Le vieillard hurle en s’écroulant, abattu par une dose de Terreur ; les trois citoyens autour de lui l’accompagnent quelques secondes après. C’est ce qui arrive quand un Contrôleur loupe son tir – quand un gamin joue au cowboy.
Warren roule sur le sol en entendant les cris de terreur des autres badauds, qui n’ont pas besoin cette fois-ci d’une dose E pour connaître la peur ; apparemment, quelques pervers s’injectent de tels produits dans des soirées privées pour en « profiter ». Là, ils sont servis avec une intervention des Contrôleurs qui tourne mal, et qu’il ne voit pas bien se terminer.
Leur cible s’enfuit devant Warren et ses trois camarades, qui essayent de comprendre ce qu’il vient de se passer. L’adversaire, un vieillard de trente-sept ans, slalome entre les les citoyens, poussant certains d’entre eux pour s’approcher d’un pont censé faire le lien entre deux immeubles ; plus loin, il espère attraper une plateforme de transport collectif, et ainsi échapper à sa juste sanction.
Tandis que deux Contrôleurs tentent d’injecter de la Joie et du Plaisir aux victimes, Warren ordonne par signes au responsable de cette catastrophe de se mettre en retrait et de les couvrir ; il en a assez fait pour le moment.
Serrant fort la crosse de son arme, Warren essaye de suivre le rythme de la cible. Dans son dos, il sent ses doses chargées et prêtes à l’emploi : le Consulat permet évidemment aux Contrôleurs de punir ceux qui le méritent avec un tir direct d’émotions extrêmes sur l’ennemi. Evidemment, une telle utilisation n’est prescrite qu’en cas d’extrême urgence : la visée est peu fiable et amène souvent des erreurs, des victimes – comme aujourd’hui.
L’adversaire est désormais sur le pont, affolé et terrifié. Warren et les siens ont été informés qu’il a voulu profiter des travaux de pointe d’un de ses collègues et ainsi gagner quelques doses E supplémentaires ; malheureusement, il a été découvert et a refusé d’assumer sa faute. Il a eu un comportement violent vis-à-vis de ses supérieurs et a tenté de s’enfuir – enfin, il est en bonne voie pour s’enfuir.
Arrivant lui-même au début de la passerelle, Warren fixe de loin l’ennemi, qui est déjà sur la plateforme autour de l’autre immeuble. Plusieurs citoyens apeurés sont couchés sur le sol ou collés contre les grilles du pont, attendant, espérant une solution rapide et efficace à cette crise. Il ne sait pas comment leur offrir ce qu’ils veulent.

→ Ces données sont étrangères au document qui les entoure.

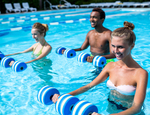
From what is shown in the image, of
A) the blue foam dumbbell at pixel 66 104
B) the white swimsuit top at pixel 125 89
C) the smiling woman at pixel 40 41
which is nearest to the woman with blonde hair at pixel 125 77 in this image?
the white swimsuit top at pixel 125 89

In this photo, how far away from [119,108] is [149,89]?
1924 millimetres

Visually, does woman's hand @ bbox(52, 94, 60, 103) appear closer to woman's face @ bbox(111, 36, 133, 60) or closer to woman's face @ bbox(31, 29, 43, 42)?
woman's face @ bbox(111, 36, 133, 60)

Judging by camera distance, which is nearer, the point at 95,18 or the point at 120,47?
the point at 120,47

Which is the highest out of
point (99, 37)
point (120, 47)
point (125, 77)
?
point (120, 47)

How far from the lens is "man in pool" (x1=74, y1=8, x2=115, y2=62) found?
373cm

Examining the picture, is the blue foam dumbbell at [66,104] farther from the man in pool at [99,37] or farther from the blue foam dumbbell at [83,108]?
the man in pool at [99,37]

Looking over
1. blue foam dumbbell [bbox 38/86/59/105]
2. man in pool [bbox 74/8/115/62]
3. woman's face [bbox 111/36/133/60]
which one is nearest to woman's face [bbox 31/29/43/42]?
man in pool [bbox 74/8/115/62]

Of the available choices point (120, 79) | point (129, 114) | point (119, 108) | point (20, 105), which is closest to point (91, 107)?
point (129, 114)

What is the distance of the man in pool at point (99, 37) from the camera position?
3.73 metres

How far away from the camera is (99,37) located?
395cm

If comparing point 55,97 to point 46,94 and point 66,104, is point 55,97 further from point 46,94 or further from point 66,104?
point 66,104

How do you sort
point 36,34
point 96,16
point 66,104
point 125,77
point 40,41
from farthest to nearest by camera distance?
point 40,41
point 36,34
point 96,16
point 125,77
point 66,104

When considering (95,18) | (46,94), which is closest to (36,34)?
(95,18)

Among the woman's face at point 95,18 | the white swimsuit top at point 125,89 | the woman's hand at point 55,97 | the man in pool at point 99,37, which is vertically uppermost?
the woman's face at point 95,18
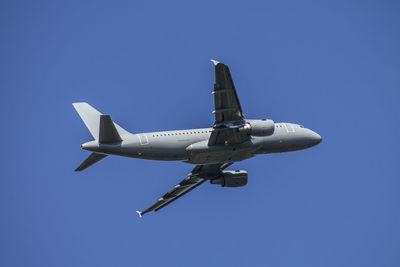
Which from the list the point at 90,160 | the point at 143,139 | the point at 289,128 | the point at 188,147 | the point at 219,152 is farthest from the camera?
the point at 289,128

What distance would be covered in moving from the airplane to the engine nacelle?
14.0ft

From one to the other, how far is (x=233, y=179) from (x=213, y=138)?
8087 millimetres

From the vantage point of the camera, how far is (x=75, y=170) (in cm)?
4256

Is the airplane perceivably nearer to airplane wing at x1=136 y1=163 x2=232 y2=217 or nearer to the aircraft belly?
the aircraft belly

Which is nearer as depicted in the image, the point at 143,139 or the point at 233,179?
the point at 143,139

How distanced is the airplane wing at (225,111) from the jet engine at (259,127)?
0.47 m

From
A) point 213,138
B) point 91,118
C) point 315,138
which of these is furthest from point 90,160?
point 315,138

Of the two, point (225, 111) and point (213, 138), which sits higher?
point (225, 111)

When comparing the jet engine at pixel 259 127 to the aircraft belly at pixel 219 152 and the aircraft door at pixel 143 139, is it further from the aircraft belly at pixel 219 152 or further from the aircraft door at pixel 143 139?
the aircraft door at pixel 143 139

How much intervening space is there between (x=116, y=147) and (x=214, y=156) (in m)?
7.48

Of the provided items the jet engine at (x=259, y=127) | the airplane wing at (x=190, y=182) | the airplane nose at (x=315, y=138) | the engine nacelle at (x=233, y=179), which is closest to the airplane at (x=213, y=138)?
the jet engine at (x=259, y=127)

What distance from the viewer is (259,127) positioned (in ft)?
139

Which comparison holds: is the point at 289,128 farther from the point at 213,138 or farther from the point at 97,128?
the point at 97,128

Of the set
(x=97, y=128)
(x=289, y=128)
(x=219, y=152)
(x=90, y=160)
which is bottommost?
(x=90, y=160)
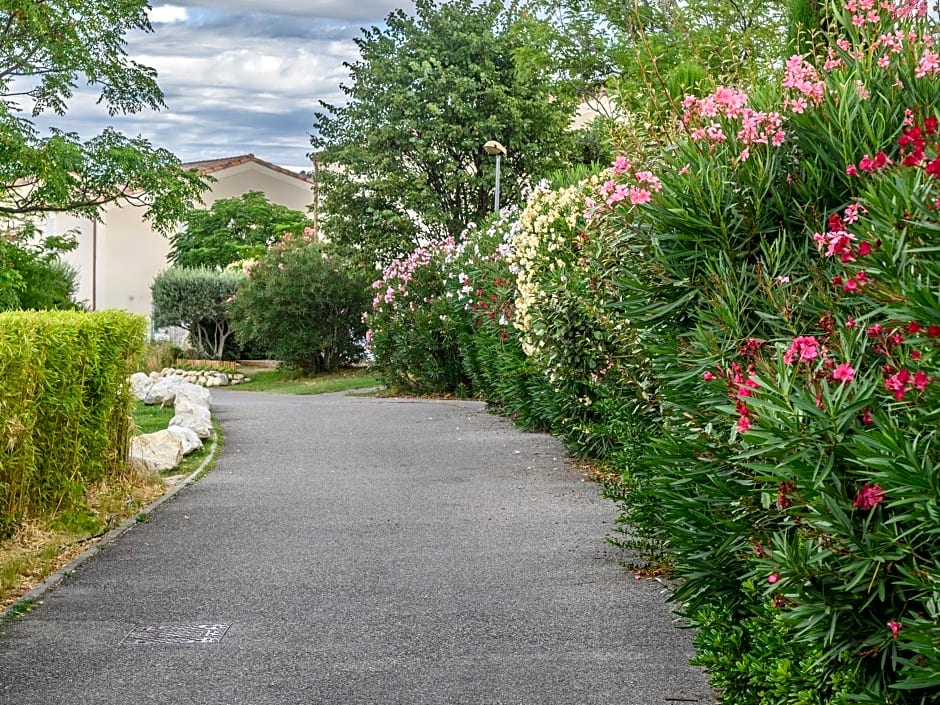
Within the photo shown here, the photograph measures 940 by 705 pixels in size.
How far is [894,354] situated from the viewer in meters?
3.54

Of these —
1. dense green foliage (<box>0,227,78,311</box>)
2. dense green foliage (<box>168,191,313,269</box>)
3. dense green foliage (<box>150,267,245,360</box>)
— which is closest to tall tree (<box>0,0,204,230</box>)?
dense green foliage (<box>0,227,78,311</box>)

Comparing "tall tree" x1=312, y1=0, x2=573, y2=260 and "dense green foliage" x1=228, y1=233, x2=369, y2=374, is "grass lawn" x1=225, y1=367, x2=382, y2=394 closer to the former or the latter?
"dense green foliage" x1=228, y1=233, x2=369, y2=374

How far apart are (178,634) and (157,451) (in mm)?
6234

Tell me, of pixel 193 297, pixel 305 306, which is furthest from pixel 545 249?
pixel 193 297

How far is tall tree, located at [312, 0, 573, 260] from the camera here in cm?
3125

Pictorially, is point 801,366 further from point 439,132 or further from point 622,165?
point 439,132

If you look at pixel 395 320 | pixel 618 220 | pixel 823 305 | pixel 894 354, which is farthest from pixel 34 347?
pixel 395 320

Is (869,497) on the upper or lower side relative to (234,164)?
lower

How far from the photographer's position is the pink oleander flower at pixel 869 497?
10.6ft

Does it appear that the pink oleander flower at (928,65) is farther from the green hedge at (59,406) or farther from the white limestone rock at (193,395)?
the white limestone rock at (193,395)

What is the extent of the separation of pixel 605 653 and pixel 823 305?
221 cm

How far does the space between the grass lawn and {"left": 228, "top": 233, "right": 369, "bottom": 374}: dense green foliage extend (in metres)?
0.40

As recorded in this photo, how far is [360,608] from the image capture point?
254 inches

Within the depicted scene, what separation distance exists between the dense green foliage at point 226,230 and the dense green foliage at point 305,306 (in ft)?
70.8
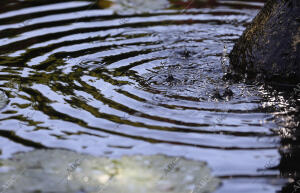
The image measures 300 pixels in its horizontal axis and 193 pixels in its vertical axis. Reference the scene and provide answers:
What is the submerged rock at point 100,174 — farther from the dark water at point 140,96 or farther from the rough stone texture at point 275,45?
the rough stone texture at point 275,45

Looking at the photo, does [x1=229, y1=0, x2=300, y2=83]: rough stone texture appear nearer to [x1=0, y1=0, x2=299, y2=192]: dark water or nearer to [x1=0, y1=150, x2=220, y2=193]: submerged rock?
[x1=0, y1=0, x2=299, y2=192]: dark water

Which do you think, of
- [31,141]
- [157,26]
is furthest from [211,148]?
[157,26]

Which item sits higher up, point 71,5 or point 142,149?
point 71,5

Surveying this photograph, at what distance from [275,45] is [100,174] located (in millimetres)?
2398

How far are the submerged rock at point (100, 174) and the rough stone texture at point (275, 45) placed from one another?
6.02ft

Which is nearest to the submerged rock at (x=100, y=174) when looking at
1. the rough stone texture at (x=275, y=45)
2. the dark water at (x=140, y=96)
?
the dark water at (x=140, y=96)

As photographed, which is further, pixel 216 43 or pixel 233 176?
pixel 216 43

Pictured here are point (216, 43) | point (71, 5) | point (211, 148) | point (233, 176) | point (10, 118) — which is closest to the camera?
point (233, 176)

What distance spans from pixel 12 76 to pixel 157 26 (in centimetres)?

Les secondes s’écoulent, terribles, tandis que Warren sent les regards inquiets de ses collègues sur lui. Par réflexe, il règle son arme sur une dose spéciale, vise, suit la trajectoire de l’ennemi et tire finalement, alors que ce dernier n’est plus qu’à quelques mètres de son objectif.
Autour de l’ennemi, une demi-douzaine de citoyens attend le transport, et tous s’écroulent, rongés par une crise d’Angoisse et de profonde Dépression ; la cible fait de même.
Alors que Warren range son arme dans son fourreau et que ses collègues foncent vers les victimes pour s’occuper d’elles, il voit déjà le mail de réprobation du « Con-Con » apparaître dans son MoNETcle. Il n’est pas habitué à ce genre d’alertes, et il sait que ça va attirer l’attention sur sa propre situation.
Ça ne l’arrange pas – ça ne l’arrange pas du tout.
Ce sera plus difficile de voler quelques doses E spécifiques pour sa propre consommation comme ça. Ce sera plus difficile de s’injecter des « fix » de Dépression, mais il n’a plus le choix : c’est la seule chose qui lui permet de ne pas aller un peu mieux, de ne pas continuer à vivre sans sa femme et son fils, de ne pas peu à peu oublier leurs corps, leurs visages, leurs rires – et il ne peut pas se permettre d’en arriver. Il leur doit bien ça.
14h56.
Le technicien en chef siffle et frappe dans ses mains ; la dizaine de personnes qui compose l’assistance réunie dans la chaîne de production le suit rapidement. Warren n’est pas à l’aise mais sourit, derrière son casque et son immense combinaison, en saluant la foule en compagnie de l’heureux élu.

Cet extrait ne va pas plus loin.